■ YOUR OBJECTIVE ■
Type out the records that follow, exactly as given.

■ DATA ROWS ■

· · ·

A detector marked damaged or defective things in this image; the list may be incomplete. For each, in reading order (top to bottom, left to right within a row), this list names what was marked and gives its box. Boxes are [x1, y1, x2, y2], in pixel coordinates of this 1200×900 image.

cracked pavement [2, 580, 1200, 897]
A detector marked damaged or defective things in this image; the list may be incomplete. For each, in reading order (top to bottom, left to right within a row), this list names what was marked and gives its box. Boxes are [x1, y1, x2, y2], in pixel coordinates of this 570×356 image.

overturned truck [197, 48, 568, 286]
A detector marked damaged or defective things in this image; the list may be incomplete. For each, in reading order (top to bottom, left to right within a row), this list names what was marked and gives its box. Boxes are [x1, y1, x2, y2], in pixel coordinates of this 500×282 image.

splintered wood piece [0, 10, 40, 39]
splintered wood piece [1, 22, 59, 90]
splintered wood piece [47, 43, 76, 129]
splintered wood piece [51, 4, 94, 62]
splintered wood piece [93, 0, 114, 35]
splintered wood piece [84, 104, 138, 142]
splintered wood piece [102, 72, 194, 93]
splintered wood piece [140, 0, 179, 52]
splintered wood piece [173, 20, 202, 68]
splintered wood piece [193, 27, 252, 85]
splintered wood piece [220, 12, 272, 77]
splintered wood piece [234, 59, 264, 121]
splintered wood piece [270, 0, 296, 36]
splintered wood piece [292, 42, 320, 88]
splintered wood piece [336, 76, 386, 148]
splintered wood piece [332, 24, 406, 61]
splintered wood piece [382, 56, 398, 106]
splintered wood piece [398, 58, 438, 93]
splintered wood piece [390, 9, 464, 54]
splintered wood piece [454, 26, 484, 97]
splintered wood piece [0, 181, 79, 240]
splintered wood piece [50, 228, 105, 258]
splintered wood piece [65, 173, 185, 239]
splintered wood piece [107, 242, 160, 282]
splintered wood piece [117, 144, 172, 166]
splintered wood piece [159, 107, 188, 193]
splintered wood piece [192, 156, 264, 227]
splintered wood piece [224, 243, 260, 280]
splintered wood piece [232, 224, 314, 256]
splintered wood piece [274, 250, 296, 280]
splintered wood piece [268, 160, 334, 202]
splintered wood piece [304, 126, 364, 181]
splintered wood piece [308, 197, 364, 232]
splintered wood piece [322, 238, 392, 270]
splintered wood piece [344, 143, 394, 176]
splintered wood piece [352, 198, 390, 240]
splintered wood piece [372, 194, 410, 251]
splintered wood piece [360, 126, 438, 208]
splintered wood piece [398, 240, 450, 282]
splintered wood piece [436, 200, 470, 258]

· · ·

■ WRITTEN ANSWER ■
A detector marked damaged or defective things in this image; the list may be incomplete. For each, in reading order (top to bottom, left to right within a row), this list names what was marked and gives its box. Boxes are [x1, y1, x2, y2], in pixel coordinates of this 1200×900 image.

cracked pavement [2, 580, 1200, 897]
A detector marked damaged or defective things in this image; the list may be incomplete. For each, in reading order (top to bottom, left to right within a row), this list names what was marked and gives its box. Boxes are [x1, y1, x2, y2], in pixel coordinates of this 570×356 image.

overturned truck [197, 48, 568, 286]
A detector marked damaged or defective things in this image; the list may be incomplete. For each, in reading order (top to bottom, left to right within a row), this list names what was marked and gives its box. Boxes are [x1, y1, x2, y2], in pixel coordinates of this 500×282 image.

splintered wood piece [0, 10, 40, 39]
splintered wood piece [1, 22, 59, 90]
splintered wood piece [47, 43, 76, 129]
splintered wood piece [51, 4, 94, 62]
splintered wood piece [93, 0, 114, 35]
splintered wood piece [84, 104, 138, 142]
splintered wood piece [102, 72, 194, 93]
splintered wood piece [140, 0, 179, 52]
splintered wood piece [173, 20, 202, 68]
splintered wood piece [193, 27, 252, 85]
splintered wood piece [220, 12, 272, 77]
splintered wood piece [234, 59, 264, 121]
splintered wood piece [270, 0, 296, 36]
splintered wood piece [292, 42, 320, 88]
splintered wood piece [336, 76, 386, 148]
splintered wood piece [332, 24, 406, 61]
splintered wood piece [382, 56, 398, 106]
splintered wood piece [398, 58, 438, 93]
splintered wood piece [390, 9, 464, 54]
splintered wood piece [454, 26, 484, 97]
splintered wood piece [0, 181, 79, 240]
splintered wood piece [50, 228, 105, 258]
splintered wood piece [65, 173, 185, 239]
splintered wood piece [107, 242, 160, 282]
splintered wood piece [117, 144, 172, 166]
splintered wood piece [159, 107, 188, 193]
splintered wood piece [192, 156, 264, 227]
splintered wood piece [224, 243, 260, 280]
splintered wood piece [232, 224, 314, 256]
splintered wood piece [274, 250, 296, 280]
splintered wood piece [268, 160, 334, 202]
splintered wood piece [304, 126, 364, 181]
splintered wood piece [308, 197, 364, 232]
splintered wood piece [322, 238, 392, 270]
splintered wood piece [344, 143, 394, 176]
splintered wood piece [352, 198, 390, 240]
splintered wood piece [372, 194, 410, 251]
splintered wood piece [360, 126, 438, 208]
splintered wood piece [398, 240, 450, 282]
splintered wood piece [436, 200, 470, 258]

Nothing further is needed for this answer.